• Rows from a spatial reasoning dataset:
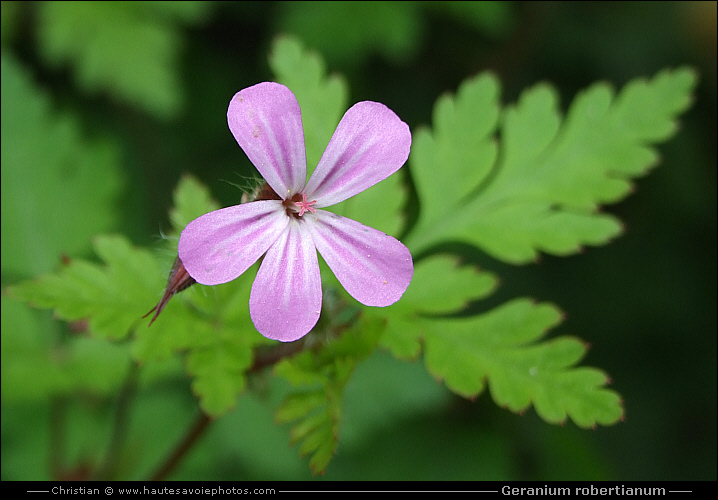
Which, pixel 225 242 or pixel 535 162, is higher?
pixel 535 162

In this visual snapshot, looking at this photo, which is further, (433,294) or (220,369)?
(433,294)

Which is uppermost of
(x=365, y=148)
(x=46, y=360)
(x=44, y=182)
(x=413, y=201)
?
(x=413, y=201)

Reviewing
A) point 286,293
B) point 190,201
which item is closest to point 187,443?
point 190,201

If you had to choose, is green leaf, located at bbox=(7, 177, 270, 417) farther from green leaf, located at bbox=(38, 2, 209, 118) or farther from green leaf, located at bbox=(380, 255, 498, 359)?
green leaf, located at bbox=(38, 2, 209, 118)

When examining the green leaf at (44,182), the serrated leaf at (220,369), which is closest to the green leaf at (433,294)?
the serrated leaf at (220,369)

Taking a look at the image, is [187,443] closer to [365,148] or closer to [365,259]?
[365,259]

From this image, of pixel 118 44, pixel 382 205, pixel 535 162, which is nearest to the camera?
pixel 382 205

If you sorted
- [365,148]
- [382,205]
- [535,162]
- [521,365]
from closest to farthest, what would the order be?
---
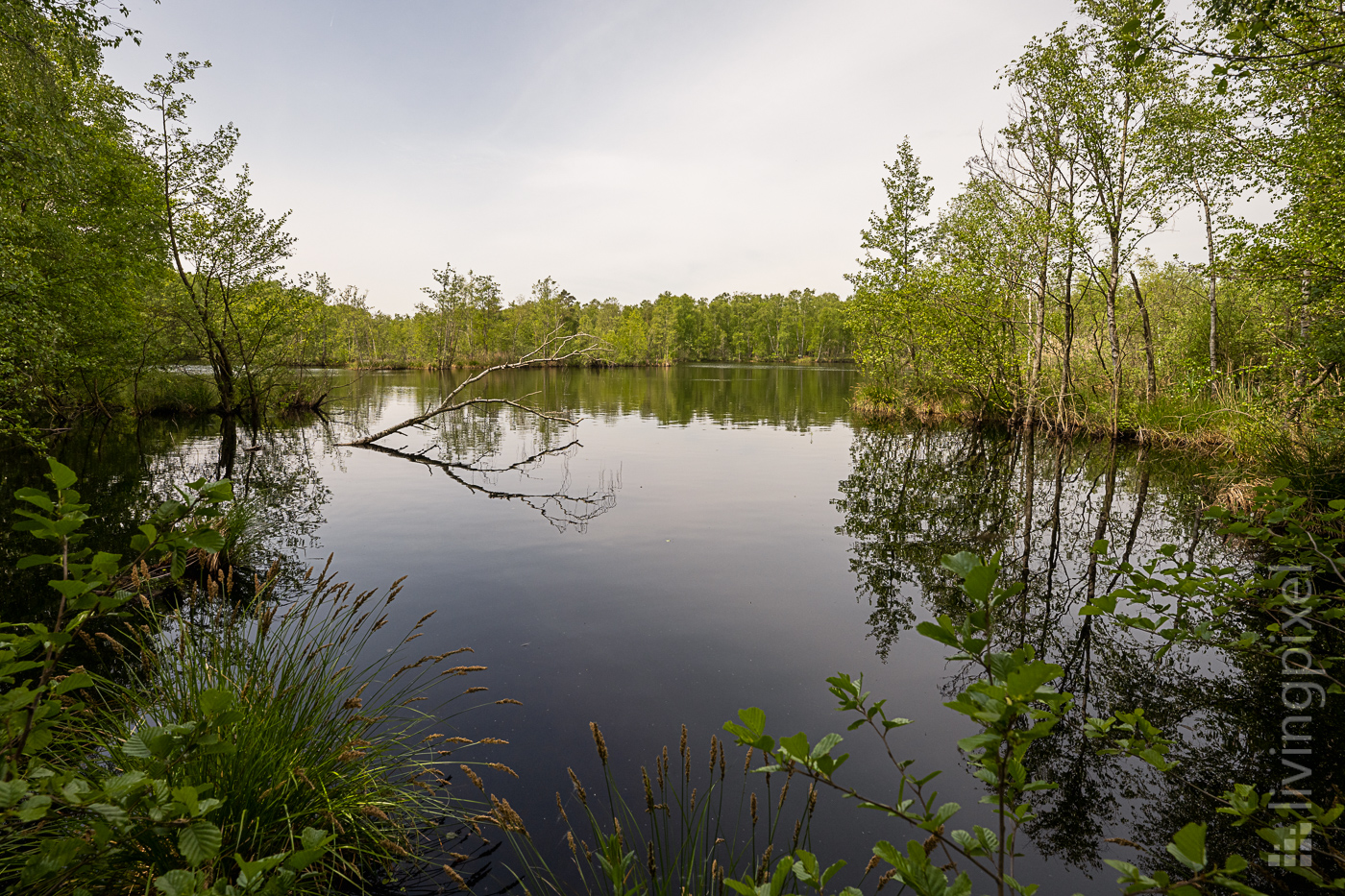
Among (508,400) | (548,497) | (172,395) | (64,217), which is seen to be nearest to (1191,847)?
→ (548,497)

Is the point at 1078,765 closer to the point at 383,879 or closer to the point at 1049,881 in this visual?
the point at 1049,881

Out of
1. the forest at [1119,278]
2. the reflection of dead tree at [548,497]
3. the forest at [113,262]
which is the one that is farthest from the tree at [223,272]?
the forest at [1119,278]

• Task directions:
Rewrite the records as a numbered list, one line per item and no blank lines. Start at the line containing "If you sorted" and end with the line containing "from closest to".

• Exercise response:
1. If you sorted
2. - [365,148]
3. - [382,205]
4. - [535,162]
5. - [521,365]
6. from closest to farthest, what would the order be?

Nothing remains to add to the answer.